§ **GIVEN INSTRUCTION**: Identify each line in the rows below that contains the word "point", and copy those lines.

Stored entries:
- - - -

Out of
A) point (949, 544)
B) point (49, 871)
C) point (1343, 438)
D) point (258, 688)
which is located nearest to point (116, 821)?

- - - -

§ **EXPECTED ANSWER**:
A) point (949, 544)
B) point (49, 871)
C) point (1343, 438)
D) point (258, 688)
which is located nearest to point (116, 821)?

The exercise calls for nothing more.